Sold appliances on account to various businesses for $985,000, terms n/30 (cost, $395,000). Record two separate entries.

11/15/2018

Collected $715,000 cash on account.

12/01/2018

Paid cash for expenses: Salaries, $180,000; Utilities, $12,650 (prepare one compound entry).

12/01/2018

Replenished the petty cash fund when the fund had $62 in cash and petty cash tickets for $85 for office supplies.

12/15/2018

Paid dividends, $5,000.

12/31/2018

Paid the franchise fee to TQA of 5% of total sales of $2,045,000.

12/31/2018

The bank reconciliation revealed $1,565 of interest earned on the checking account.

12/31/2018

The bank reconciliation revealed bank fees totaling $2,465 for the year.

12/31/2018

(Adjustment 9) Calculate the interest owed on the note payable.

12/31/2018

(Adjustment 2) Management estimated that 5% of Accounts Receivable will be uncollectible.

12/31/2018

(Adjustment 3) An inventory of office supplies indicates $475 of supplies have been used.

12/31/2018

(Adjustment 4) Accrued interest revenue on the Leard Contracting note (round your answer to the nearest whole dollar).

12/31/2018

(Adjustment 5) Record depreciation expense on the building. The company uses the straight-line depreciation method, and believes the building will last for 30 years and have a $50,000 residual value.

12/31/2018

(Adjustment 6) Record depreciation expense on the fixtures.
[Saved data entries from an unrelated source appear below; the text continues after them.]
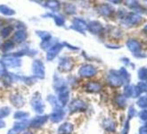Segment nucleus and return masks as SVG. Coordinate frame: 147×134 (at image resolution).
<instances>
[{"instance_id": "1", "label": "nucleus", "mask_w": 147, "mask_h": 134, "mask_svg": "<svg viewBox=\"0 0 147 134\" xmlns=\"http://www.w3.org/2000/svg\"><path fill=\"white\" fill-rule=\"evenodd\" d=\"M127 46L129 47V48H130L131 50H133V51L136 50V48L139 47V46H138V44L136 42H135V41H130V42H129V44H127Z\"/></svg>"}]
</instances>
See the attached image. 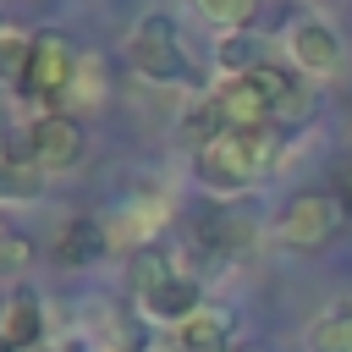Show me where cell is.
I'll return each instance as SVG.
<instances>
[{
    "label": "cell",
    "instance_id": "obj_1",
    "mask_svg": "<svg viewBox=\"0 0 352 352\" xmlns=\"http://www.w3.org/2000/svg\"><path fill=\"white\" fill-rule=\"evenodd\" d=\"M275 160V132H220L209 138L192 165H198V182L209 192H248Z\"/></svg>",
    "mask_w": 352,
    "mask_h": 352
},
{
    "label": "cell",
    "instance_id": "obj_2",
    "mask_svg": "<svg viewBox=\"0 0 352 352\" xmlns=\"http://www.w3.org/2000/svg\"><path fill=\"white\" fill-rule=\"evenodd\" d=\"M126 60L132 72H143L148 82H192V66H187V50H182V33L170 16H143L126 38Z\"/></svg>",
    "mask_w": 352,
    "mask_h": 352
},
{
    "label": "cell",
    "instance_id": "obj_3",
    "mask_svg": "<svg viewBox=\"0 0 352 352\" xmlns=\"http://www.w3.org/2000/svg\"><path fill=\"white\" fill-rule=\"evenodd\" d=\"M72 77H77V55H72V38L66 33H55V28H44V33H33V44H28V66H22V94L28 99H38V104H55L66 88H72Z\"/></svg>",
    "mask_w": 352,
    "mask_h": 352
},
{
    "label": "cell",
    "instance_id": "obj_4",
    "mask_svg": "<svg viewBox=\"0 0 352 352\" xmlns=\"http://www.w3.org/2000/svg\"><path fill=\"white\" fill-rule=\"evenodd\" d=\"M336 231H341V198H330V192H302V198H292L286 214H280V226H275L280 248H292V253H314V248H324Z\"/></svg>",
    "mask_w": 352,
    "mask_h": 352
},
{
    "label": "cell",
    "instance_id": "obj_5",
    "mask_svg": "<svg viewBox=\"0 0 352 352\" xmlns=\"http://www.w3.org/2000/svg\"><path fill=\"white\" fill-rule=\"evenodd\" d=\"M28 154H33V165H38L44 176L72 170V165L82 160V126H77V116L44 110L38 121H28Z\"/></svg>",
    "mask_w": 352,
    "mask_h": 352
},
{
    "label": "cell",
    "instance_id": "obj_6",
    "mask_svg": "<svg viewBox=\"0 0 352 352\" xmlns=\"http://www.w3.org/2000/svg\"><path fill=\"white\" fill-rule=\"evenodd\" d=\"M258 94H264V104H270V126H297L308 110H314V88L292 72V66H275V60H264L253 77H248Z\"/></svg>",
    "mask_w": 352,
    "mask_h": 352
},
{
    "label": "cell",
    "instance_id": "obj_7",
    "mask_svg": "<svg viewBox=\"0 0 352 352\" xmlns=\"http://www.w3.org/2000/svg\"><path fill=\"white\" fill-rule=\"evenodd\" d=\"M214 116H220V132H270V104L264 94L248 82V77H231L209 94Z\"/></svg>",
    "mask_w": 352,
    "mask_h": 352
},
{
    "label": "cell",
    "instance_id": "obj_8",
    "mask_svg": "<svg viewBox=\"0 0 352 352\" xmlns=\"http://www.w3.org/2000/svg\"><path fill=\"white\" fill-rule=\"evenodd\" d=\"M44 346V302L33 286H16L11 302L0 308V352H28Z\"/></svg>",
    "mask_w": 352,
    "mask_h": 352
},
{
    "label": "cell",
    "instance_id": "obj_9",
    "mask_svg": "<svg viewBox=\"0 0 352 352\" xmlns=\"http://www.w3.org/2000/svg\"><path fill=\"white\" fill-rule=\"evenodd\" d=\"M104 248H110V231H104V220H94V214H72L60 231H55V264L60 270H82V264H94V258H104Z\"/></svg>",
    "mask_w": 352,
    "mask_h": 352
},
{
    "label": "cell",
    "instance_id": "obj_10",
    "mask_svg": "<svg viewBox=\"0 0 352 352\" xmlns=\"http://www.w3.org/2000/svg\"><path fill=\"white\" fill-rule=\"evenodd\" d=\"M292 60H297V72L302 77H330L336 66H341V38H336V28H324V22H297L292 28Z\"/></svg>",
    "mask_w": 352,
    "mask_h": 352
},
{
    "label": "cell",
    "instance_id": "obj_11",
    "mask_svg": "<svg viewBox=\"0 0 352 352\" xmlns=\"http://www.w3.org/2000/svg\"><path fill=\"white\" fill-rule=\"evenodd\" d=\"M143 308H148L154 319H165V324H187V319L204 308V286H198L187 270H176V275H165V280L143 297Z\"/></svg>",
    "mask_w": 352,
    "mask_h": 352
},
{
    "label": "cell",
    "instance_id": "obj_12",
    "mask_svg": "<svg viewBox=\"0 0 352 352\" xmlns=\"http://www.w3.org/2000/svg\"><path fill=\"white\" fill-rule=\"evenodd\" d=\"M192 236H198V248H204V253L231 258V253H242V248H248L253 226H248V214H236V209H204V214L192 220Z\"/></svg>",
    "mask_w": 352,
    "mask_h": 352
},
{
    "label": "cell",
    "instance_id": "obj_13",
    "mask_svg": "<svg viewBox=\"0 0 352 352\" xmlns=\"http://www.w3.org/2000/svg\"><path fill=\"white\" fill-rule=\"evenodd\" d=\"M94 324H99V336H104V352H148V324H143L132 308L94 302Z\"/></svg>",
    "mask_w": 352,
    "mask_h": 352
},
{
    "label": "cell",
    "instance_id": "obj_14",
    "mask_svg": "<svg viewBox=\"0 0 352 352\" xmlns=\"http://www.w3.org/2000/svg\"><path fill=\"white\" fill-rule=\"evenodd\" d=\"M176 346L182 352H231V319L214 308H198L187 324H176Z\"/></svg>",
    "mask_w": 352,
    "mask_h": 352
},
{
    "label": "cell",
    "instance_id": "obj_15",
    "mask_svg": "<svg viewBox=\"0 0 352 352\" xmlns=\"http://www.w3.org/2000/svg\"><path fill=\"white\" fill-rule=\"evenodd\" d=\"M214 60H220V72H231V77H253V72L264 66V38H253L248 28H236V33H226V38L214 44Z\"/></svg>",
    "mask_w": 352,
    "mask_h": 352
},
{
    "label": "cell",
    "instance_id": "obj_16",
    "mask_svg": "<svg viewBox=\"0 0 352 352\" xmlns=\"http://www.w3.org/2000/svg\"><path fill=\"white\" fill-rule=\"evenodd\" d=\"M165 275H176V264H170V253H165L160 242L132 248V258H126V280H132V292H138V297H148Z\"/></svg>",
    "mask_w": 352,
    "mask_h": 352
},
{
    "label": "cell",
    "instance_id": "obj_17",
    "mask_svg": "<svg viewBox=\"0 0 352 352\" xmlns=\"http://www.w3.org/2000/svg\"><path fill=\"white\" fill-rule=\"evenodd\" d=\"M308 346L314 352H352V302H336L330 314H319L308 324Z\"/></svg>",
    "mask_w": 352,
    "mask_h": 352
},
{
    "label": "cell",
    "instance_id": "obj_18",
    "mask_svg": "<svg viewBox=\"0 0 352 352\" xmlns=\"http://www.w3.org/2000/svg\"><path fill=\"white\" fill-rule=\"evenodd\" d=\"M38 187H44V170L16 165V160L0 154V198H38Z\"/></svg>",
    "mask_w": 352,
    "mask_h": 352
},
{
    "label": "cell",
    "instance_id": "obj_19",
    "mask_svg": "<svg viewBox=\"0 0 352 352\" xmlns=\"http://www.w3.org/2000/svg\"><path fill=\"white\" fill-rule=\"evenodd\" d=\"M198 11H204L209 22H220L226 33H236V28H248V22H253L258 0H198Z\"/></svg>",
    "mask_w": 352,
    "mask_h": 352
},
{
    "label": "cell",
    "instance_id": "obj_20",
    "mask_svg": "<svg viewBox=\"0 0 352 352\" xmlns=\"http://www.w3.org/2000/svg\"><path fill=\"white\" fill-rule=\"evenodd\" d=\"M28 44H33V33L22 38V33L6 28V38H0V77H22V66H28Z\"/></svg>",
    "mask_w": 352,
    "mask_h": 352
},
{
    "label": "cell",
    "instance_id": "obj_21",
    "mask_svg": "<svg viewBox=\"0 0 352 352\" xmlns=\"http://www.w3.org/2000/svg\"><path fill=\"white\" fill-rule=\"evenodd\" d=\"M341 198H346V204H352V165H346V170H341Z\"/></svg>",
    "mask_w": 352,
    "mask_h": 352
},
{
    "label": "cell",
    "instance_id": "obj_22",
    "mask_svg": "<svg viewBox=\"0 0 352 352\" xmlns=\"http://www.w3.org/2000/svg\"><path fill=\"white\" fill-rule=\"evenodd\" d=\"M28 352H55V346H28Z\"/></svg>",
    "mask_w": 352,
    "mask_h": 352
},
{
    "label": "cell",
    "instance_id": "obj_23",
    "mask_svg": "<svg viewBox=\"0 0 352 352\" xmlns=\"http://www.w3.org/2000/svg\"><path fill=\"white\" fill-rule=\"evenodd\" d=\"M0 38H6V22H0Z\"/></svg>",
    "mask_w": 352,
    "mask_h": 352
}]
</instances>
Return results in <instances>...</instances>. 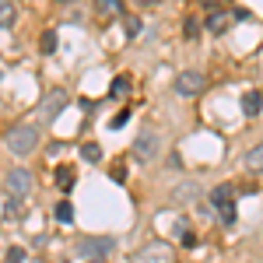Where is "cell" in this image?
<instances>
[{"label":"cell","instance_id":"30bf717a","mask_svg":"<svg viewBox=\"0 0 263 263\" xmlns=\"http://www.w3.org/2000/svg\"><path fill=\"white\" fill-rule=\"evenodd\" d=\"M228 21H232V11H211V14H207V28H211V32H224Z\"/></svg>","mask_w":263,"mask_h":263},{"label":"cell","instance_id":"484cf974","mask_svg":"<svg viewBox=\"0 0 263 263\" xmlns=\"http://www.w3.org/2000/svg\"><path fill=\"white\" fill-rule=\"evenodd\" d=\"M91 263H102V260H91Z\"/></svg>","mask_w":263,"mask_h":263},{"label":"cell","instance_id":"9a60e30c","mask_svg":"<svg viewBox=\"0 0 263 263\" xmlns=\"http://www.w3.org/2000/svg\"><path fill=\"white\" fill-rule=\"evenodd\" d=\"M126 91H130V81H126V78H116V81L109 84V95H112V99H123Z\"/></svg>","mask_w":263,"mask_h":263},{"label":"cell","instance_id":"7a4b0ae2","mask_svg":"<svg viewBox=\"0 0 263 263\" xmlns=\"http://www.w3.org/2000/svg\"><path fill=\"white\" fill-rule=\"evenodd\" d=\"M207 207H211L224 224H235V190H232L228 182H221V186L211 190V203H207Z\"/></svg>","mask_w":263,"mask_h":263},{"label":"cell","instance_id":"ffe728a7","mask_svg":"<svg viewBox=\"0 0 263 263\" xmlns=\"http://www.w3.org/2000/svg\"><path fill=\"white\" fill-rule=\"evenodd\" d=\"M25 260V249H21V246H11V249H7V263H21Z\"/></svg>","mask_w":263,"mask_h":263},{"label":"cell","instance_id":"8fae6325","mask_svg":"<svg viewBox=\"0 0 263 263\" xmlns=\"http://www.w3.org/2000/svg\"><path fill=\"white\" fill-rule=\"evenodd\" d=\"M74 182H78V179H74V168H70V165H60V168H57V186H60L63 193H67Z\"/></svg>","mask_w":263,"mask_h":263},{"label":"cell","instance_id":"52a82bcc","mask_svg":"<svg viewBox=\"0 0 263 263\" xmlns=\"http://www.w3.org/2000/svg\"><path fill=\"white\" fill-rule=\"evenodd\" d=\"M7 190H11L14 200L28 197V190H32V176H28L25 168H11V172H7Z\"/></svg>","mask_w":263,"mask_h":263},{"label":"cell","instance_id":"e0dca14e","mask_svg":"<svg viewBox=\"0 0 263 263\" xmlns=\"http://www.w3.org/2000/svg\"><path fill=\"white\" fill-rule=\"evenodd\" d=\"M11 21H14V4L0 0V25H11Z\"/></svg>","mask_w":263,"mask_h":263},{"label":"cell","instance_id":"ac0fdd59","mask_svg":"<svg viewBox=\"0 0 263 263\" xmlns=\"http://www.w3.org/2000/svg\"><path fill=\"white\" fill-rule=\"evenodd\" d=\"M126 120H130V109H120V112L109 120V126H112V130H123V126H126Z\"/></svg>","mask_w":263,"mask_h":263},{"label":"cell","instance_id":"7402d4cb","mask_svg":"<svg viewBox=\"0 0 263 263\" xmlns=\"http://www.w3.org/2000/svg\"><path fill=\"white\" fill-rule=\"evenodd\" d=\"M197 35H200V25L190 18V21H186V39H197Z\"/></svg>","mask_w":263,"mask_h":263},{"label":"cell","instance_id":"7c38bea8","mask_svg":"<svg viewBox=\"0 0 263 263\" xmlns=\"http://www.w3.org/2000/svg\"><path fill=\"white\" fill-rule=\"evenodd\" d=\"M246 165H249L253 172H263V141L256 144V147H253L249 155H246Z\"/></svg>","mask_w":263,"mask_h":263},{"label":"cell","instance_id":"2e32d148","mask_svg":"<svg viewBox=\"0 0 263 263\" xmlns=\"http://www.w3.org/2000/svg\"><path fill=\"white\" fill-rule=\"evenodd\" d=\"M95 4H99L102 14H120L123 11V0H95Z\"/></svg>","mask_w":263,"mask_h":263},{"label":"cell","instance_id":"5b68a950","mask_svg":"<svg viewBox=\"0 0 263 263\" xmlns=\"http://www.w3.org/2000/svg\"><path fill=\"white\" fill-rule=\"evenodd\" d=\"M134 263H176V253H172V246L168 242H147L134 256Z\"/></svg>","mask_w":263,"mask_h":263},{"label":"cell","instance_id":"5bb4252c","mask_svg":"<svg viewBox=\"0 0 263 263\" xmlns=\"http://www.w3.org/2000/svg\"><path fill=\"white\" fill-rule=\"evenodd\" d=\"M81 158H84V162H91V165L102 162V147H99L95 141H91V144H84V147H81Z\"/></svg>","mask_w":263,"mask_h":263},{"label":"cell","instance_id":"d4e9b609","mask_svg":"<svg viewBox=\"0 0 263 263\" xmlns=\"http://www.w3.org/2000/svg\"><path fill=\"white\" fill-rule=\"evenodd\" d=\"M112 179H116V182L126 179V168H123V165H116V168H112Z\"/></svg>","mask_w":263,"mask_h":263},{"label":"cell","instance_id":"277c9868","mask_svg":"<svg viewBox=\"0 0 263 263\" xmlns=\"http://www.w3.org/2000/svg\"><path fill=\"white\" fill-rule=\"evenodd\" d=\"M112 249H116V239H109V235H91V239H81V242H78V253H81V256H91V260L109 256Z\"/></svg>","mask_w":263,"mask_h":263},{"label":"cell","instance_id":"4fadbf2b","mask_svg":"<svg viewBox=\"0 0 263 263\" xmlns=\"http://www.w3.org/2000/svg\"><path fill=\"white\" fill-rule=\"evenodd\" d=\"M57 221H63V224L74 221V203H70V200H60V203H57Z\"/></svg>","mask_w":263,"mask_h":263},{"label":"cell","instance_id":"cb8c5ba5","mask_svg":"<svg viewBox=\"0 0 263 263\" xmlns=\"http://www.w3.org/2000/svg\"><path fill=\"white\" fill-rule=\"evenodd\" d=\"M182 246H190V249H193V246H197V235H193V232H182Z\"/></svg>","mask_w":263,"mask_h":263},{"label":"cell","instance_id":"ba28073f","mask_svg":"<svg viewBox=\"0 0 263 263\" xmlns=\"http://www.w3.org/2000/svg\"><path fill=\"white\" fill-rule=\"evenodd\" d=\"M63 105H67V91H49V95H46V99H42V120H53V116H57V112H60Z\"/></svg>","mask_w":263,"mask_h":263},{"label":"cell","instance_id":"8992f818","mask_svg":"<svg viewBox=\"0 0 263 263\" xmlns=\"http://www.w3.org/2000/svg\"><path fill=\"white\" fill-rule=\"evenodd\" d=\"M158 147H162V137L155 134V130H144L137 144H134V155L141 158V162H155L158 158Z\"/></svg>","mask_w":263,"mask_h":263},{"label":"cell","instance_id":"44dd1931","mask_svg":"<svg viewBox=\"0 0 263 263\" xmlns=\"http://www.w3.org/2000/svg\"><path fill=\"white\" fill-rule=\"evenodd\" d=\"M190 197H197V186H193V182H186V186H182L179 193H176V200H190Z\"/></svg>","mask_w":263,"mask_h":263},{"label":"cell","instance_id":"603a6c76","mask_svg":"<svg viewBox=\"0 0 263 263\" xmlns=\"http://www.w3.org/2000/svg\"><path fill=\"white\" fill-rule=\"evenodd\" d=\"M126 32H130V35H137V32H141V21H137V18H126Z\"/></svg>","mask_w":263,"mask_h":263},{"label":"cell","instance_id":"d6986e66","mask_svg":"<svg viewBox=\"0 0 263 263\" xmlns=\"http://www.w3.org/2000/svg\"><path fill=\"white\" fill-rule=\"evenodd\" d=\"M57 49V32H46L42 35V53H53Z\"/></svg>","mask_w":263,"mask_h":263},{"label":"cell","instance_id":"3957f363","mask_svg":"<svg viewBox=\"0 0 263 263\" xmlns=\"http://www.w3.org/2000/svg\"><path fill=\"white\" fill-rule=\"evenodd\" d=\"M203 70H193V67H186L176 74V95H186V99H193V95H200L203 91Z\"/></svg>","mask_w":263,"mask_h":263},{"label":"cell","instance_id":"6da1fadb","mask_svg":"<svg viewBox=\"0 0 263 263\" xmlns=\"http://www.w3.org/2000/svg\"><path fill=\"white\" fill-rule=\"evenodd\" d=\"M35 144H39V126L35 123H18V126L7 130V151H14V155H32Z\"/></svg>","mask_w":263,"mask_h":263},{"label":"cell","instance_id":"9c48e42d","mask_svg":"<svg viewBox=\"0 0 263 263\" xmlns=\"http://www.w3.org/2000/svg\"><path fill=\"white\" fill-rule=\"evenodd\" d=\"M242 112L246 116H260L263 112V95L260 91H246L242 95Z\"/></svg>","mask_w":263,"mask_h":263}]
</instances>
The company uses straight-line depreciation method, and believes the fixtures will last for 15 years with zero residual value.

12/31/2018

(Adjustment 7) Record depreciation expense on the office equipment. The company uses the double declining-balance depreciation method, and believes the equipment will last for 5 years and have a $5,000 residual value.

12/31/2018

(Adjustment 8) Record amortization expense for the year on the franchise, which has a 10-year life.

12/31/2018

(Adjustment 1) One year of the prepaid insurance has expired.